Similarly, in the Ministry of Health, the Working Group was informed that this Ministry drafted a law which will regulate nation-wide the admission and holding in psychiatric institutions of mentally ill patients, including those held against their will.

The Working Group welcomes this positive evolution. However, it would like to stress that at this stage, the four recommendations formulated in its 1997 report have not yet been implemented. Namely, the provision which stipulates that everyone shall not be consider guilty until convicted has not been amended to clearly stipulate the presumption of innocence until proven guilty; no definition for the term in criminal law “endangering national security” has been given, hence the application of criminal law provisions using this unduly broad notion may invariably give rise to arbitrariness; no legislative measures have been taken to ensure a clear-cut exception from criminal responsibility for those peacefully exercising their rights under the Universal Declaration of Human Rights; and finally, no real judicial control is exercised within the procedure to commit someone to re-education through labour. The lawsuit the affected person may initiate cannot be deemed under international law as an effective remedy against arbitrary deprivation of liberty.

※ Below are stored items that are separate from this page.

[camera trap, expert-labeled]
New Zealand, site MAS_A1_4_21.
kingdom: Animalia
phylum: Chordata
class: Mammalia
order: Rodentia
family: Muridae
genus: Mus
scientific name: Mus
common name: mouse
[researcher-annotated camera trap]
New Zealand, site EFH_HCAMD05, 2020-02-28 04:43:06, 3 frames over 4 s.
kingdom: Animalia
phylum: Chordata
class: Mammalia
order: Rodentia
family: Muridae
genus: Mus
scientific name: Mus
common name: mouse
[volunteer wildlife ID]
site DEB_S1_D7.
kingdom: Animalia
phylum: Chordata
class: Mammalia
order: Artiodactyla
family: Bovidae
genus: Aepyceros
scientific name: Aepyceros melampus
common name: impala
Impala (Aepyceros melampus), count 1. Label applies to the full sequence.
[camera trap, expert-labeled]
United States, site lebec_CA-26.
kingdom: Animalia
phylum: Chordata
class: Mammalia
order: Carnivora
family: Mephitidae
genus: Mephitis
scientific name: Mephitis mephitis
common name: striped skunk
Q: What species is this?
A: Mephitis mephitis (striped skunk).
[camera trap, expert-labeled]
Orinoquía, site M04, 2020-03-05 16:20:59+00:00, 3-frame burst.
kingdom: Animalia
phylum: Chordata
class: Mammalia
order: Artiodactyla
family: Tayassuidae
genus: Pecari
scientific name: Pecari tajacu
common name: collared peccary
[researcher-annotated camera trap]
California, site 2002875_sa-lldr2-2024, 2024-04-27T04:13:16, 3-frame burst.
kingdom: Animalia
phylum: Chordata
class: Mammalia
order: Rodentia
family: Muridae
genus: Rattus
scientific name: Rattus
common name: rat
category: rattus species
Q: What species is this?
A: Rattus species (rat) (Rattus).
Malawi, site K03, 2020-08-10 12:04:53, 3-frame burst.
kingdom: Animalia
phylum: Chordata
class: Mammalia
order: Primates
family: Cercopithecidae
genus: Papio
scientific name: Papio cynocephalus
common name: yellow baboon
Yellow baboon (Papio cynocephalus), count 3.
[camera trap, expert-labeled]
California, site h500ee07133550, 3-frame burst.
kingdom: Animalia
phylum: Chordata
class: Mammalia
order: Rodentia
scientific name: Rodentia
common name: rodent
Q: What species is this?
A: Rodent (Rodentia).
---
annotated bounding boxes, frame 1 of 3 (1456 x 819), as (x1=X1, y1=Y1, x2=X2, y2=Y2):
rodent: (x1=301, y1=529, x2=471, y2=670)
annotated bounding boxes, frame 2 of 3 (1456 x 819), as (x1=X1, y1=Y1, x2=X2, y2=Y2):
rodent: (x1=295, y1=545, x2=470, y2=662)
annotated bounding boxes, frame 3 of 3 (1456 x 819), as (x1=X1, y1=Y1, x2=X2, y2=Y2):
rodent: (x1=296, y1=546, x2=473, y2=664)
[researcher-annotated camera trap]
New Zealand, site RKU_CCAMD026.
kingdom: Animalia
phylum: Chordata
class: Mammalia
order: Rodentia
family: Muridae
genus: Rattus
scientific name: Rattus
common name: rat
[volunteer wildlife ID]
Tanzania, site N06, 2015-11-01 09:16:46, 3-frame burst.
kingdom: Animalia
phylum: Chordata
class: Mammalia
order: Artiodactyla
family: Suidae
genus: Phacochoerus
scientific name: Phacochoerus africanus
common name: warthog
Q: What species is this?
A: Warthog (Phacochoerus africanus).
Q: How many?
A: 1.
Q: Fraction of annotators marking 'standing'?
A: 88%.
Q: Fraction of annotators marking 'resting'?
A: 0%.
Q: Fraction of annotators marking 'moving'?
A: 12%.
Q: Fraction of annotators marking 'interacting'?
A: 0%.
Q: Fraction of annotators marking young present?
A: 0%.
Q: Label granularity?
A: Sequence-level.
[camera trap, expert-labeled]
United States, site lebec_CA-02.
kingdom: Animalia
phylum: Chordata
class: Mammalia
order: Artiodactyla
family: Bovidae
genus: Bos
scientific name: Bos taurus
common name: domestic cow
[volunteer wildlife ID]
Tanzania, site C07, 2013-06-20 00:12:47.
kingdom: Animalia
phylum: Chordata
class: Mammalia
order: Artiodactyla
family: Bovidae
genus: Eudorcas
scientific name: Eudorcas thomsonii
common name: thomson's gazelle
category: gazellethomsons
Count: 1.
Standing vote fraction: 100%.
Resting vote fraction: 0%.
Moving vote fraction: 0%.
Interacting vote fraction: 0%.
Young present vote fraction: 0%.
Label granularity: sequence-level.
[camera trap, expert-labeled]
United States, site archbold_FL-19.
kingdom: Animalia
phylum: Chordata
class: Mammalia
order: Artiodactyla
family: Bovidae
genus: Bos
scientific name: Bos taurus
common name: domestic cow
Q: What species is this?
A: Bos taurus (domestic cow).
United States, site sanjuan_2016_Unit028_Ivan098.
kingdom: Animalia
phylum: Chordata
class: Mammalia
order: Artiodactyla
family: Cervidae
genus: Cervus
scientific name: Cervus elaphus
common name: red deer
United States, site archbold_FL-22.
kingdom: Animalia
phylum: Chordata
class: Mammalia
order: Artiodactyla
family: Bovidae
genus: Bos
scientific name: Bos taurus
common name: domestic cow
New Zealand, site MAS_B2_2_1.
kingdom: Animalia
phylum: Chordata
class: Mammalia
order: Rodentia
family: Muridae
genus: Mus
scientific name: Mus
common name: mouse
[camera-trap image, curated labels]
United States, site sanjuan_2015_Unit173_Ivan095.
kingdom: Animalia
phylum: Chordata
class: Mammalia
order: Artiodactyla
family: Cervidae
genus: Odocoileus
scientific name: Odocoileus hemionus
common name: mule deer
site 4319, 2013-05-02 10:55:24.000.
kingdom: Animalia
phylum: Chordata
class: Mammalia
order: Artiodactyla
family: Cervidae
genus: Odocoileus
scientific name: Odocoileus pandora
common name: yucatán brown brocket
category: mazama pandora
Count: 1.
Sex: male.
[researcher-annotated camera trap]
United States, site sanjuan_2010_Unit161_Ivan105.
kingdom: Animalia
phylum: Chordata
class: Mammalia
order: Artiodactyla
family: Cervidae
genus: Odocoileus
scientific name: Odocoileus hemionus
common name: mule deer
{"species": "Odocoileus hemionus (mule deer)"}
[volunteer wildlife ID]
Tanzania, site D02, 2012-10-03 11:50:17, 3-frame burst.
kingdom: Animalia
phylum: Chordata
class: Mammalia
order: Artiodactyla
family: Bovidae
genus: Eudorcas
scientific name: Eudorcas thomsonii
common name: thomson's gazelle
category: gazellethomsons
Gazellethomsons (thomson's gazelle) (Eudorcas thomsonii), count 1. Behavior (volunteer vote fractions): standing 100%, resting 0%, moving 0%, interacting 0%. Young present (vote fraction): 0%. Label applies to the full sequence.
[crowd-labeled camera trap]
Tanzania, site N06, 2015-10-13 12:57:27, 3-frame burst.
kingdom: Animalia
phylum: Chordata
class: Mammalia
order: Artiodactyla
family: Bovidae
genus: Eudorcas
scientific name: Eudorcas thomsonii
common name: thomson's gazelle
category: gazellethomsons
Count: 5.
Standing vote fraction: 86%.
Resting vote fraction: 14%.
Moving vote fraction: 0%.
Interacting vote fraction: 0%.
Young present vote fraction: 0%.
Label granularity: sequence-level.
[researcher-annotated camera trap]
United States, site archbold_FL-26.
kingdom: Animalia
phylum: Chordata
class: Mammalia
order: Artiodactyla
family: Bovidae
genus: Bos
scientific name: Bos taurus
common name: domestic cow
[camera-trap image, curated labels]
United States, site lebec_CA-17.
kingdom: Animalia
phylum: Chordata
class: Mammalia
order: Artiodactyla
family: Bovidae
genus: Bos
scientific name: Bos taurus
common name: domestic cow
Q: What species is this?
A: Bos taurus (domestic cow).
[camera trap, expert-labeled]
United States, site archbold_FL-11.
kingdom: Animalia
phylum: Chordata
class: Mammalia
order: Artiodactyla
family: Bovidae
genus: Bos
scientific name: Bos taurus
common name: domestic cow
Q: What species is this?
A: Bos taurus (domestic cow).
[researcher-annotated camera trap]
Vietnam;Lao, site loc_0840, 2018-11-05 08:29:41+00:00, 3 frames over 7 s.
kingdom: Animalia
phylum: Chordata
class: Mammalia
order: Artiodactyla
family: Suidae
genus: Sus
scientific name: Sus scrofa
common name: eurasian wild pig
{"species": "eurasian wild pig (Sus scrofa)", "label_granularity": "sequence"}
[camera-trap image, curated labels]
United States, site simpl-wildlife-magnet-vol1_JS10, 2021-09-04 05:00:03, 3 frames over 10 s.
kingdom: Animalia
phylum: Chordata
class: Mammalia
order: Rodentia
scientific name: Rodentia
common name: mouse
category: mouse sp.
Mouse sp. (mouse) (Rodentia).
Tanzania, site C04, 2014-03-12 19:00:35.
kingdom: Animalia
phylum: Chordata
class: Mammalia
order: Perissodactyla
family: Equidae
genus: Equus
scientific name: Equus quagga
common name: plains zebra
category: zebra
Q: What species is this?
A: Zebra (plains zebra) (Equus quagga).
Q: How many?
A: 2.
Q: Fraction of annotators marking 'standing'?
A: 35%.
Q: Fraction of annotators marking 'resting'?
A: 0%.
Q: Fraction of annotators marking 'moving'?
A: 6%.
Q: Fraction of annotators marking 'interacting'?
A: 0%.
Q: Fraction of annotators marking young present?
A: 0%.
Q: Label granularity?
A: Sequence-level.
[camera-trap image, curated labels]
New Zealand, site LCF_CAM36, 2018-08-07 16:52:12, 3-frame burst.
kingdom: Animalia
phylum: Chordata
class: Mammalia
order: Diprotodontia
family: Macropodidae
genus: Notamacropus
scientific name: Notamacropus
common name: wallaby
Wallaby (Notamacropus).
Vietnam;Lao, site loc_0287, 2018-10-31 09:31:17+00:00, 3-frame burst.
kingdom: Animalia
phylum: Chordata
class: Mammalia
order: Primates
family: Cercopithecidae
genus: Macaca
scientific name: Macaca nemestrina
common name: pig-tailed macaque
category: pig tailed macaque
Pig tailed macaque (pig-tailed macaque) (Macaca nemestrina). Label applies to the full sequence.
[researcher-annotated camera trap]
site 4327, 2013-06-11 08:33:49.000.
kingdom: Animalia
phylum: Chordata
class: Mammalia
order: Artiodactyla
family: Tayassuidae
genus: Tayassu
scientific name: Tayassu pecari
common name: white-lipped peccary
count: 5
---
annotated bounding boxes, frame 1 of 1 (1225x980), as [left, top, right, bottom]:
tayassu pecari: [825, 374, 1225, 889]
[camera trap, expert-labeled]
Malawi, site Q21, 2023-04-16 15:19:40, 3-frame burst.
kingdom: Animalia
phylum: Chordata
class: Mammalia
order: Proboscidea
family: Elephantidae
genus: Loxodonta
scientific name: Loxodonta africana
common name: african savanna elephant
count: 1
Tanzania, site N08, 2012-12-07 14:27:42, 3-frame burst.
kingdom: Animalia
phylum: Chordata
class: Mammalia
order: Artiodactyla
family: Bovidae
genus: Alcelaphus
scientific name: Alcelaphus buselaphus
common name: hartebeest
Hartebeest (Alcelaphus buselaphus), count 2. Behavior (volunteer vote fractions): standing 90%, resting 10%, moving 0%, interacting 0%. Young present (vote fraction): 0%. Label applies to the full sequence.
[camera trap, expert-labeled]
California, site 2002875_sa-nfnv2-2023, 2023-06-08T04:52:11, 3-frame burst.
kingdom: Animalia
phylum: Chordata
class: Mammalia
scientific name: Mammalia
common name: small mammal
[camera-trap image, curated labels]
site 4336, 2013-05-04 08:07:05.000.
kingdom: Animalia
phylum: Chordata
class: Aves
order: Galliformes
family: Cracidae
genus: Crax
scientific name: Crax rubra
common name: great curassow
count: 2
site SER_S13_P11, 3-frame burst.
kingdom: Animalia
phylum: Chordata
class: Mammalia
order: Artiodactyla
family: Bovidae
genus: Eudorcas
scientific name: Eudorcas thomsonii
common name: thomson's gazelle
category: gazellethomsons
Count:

The Working Group also noted that some of the authorities competent in detention-related matters do not seem to fully realize that irrespective of the legal qualification given by national law to any form of deprivation of liberty, the safeguards against arbitrariness provided by international standards must be respected. Therefore any form of deprivation of liberty — whether linked to criminal offences, contravention of administrative law provisions, socially unacceptable behavior; mental illness; illegal immigration and the like — must be subject to judicial control.

These are the first impressions at the conclusion of the Working Group’s visit.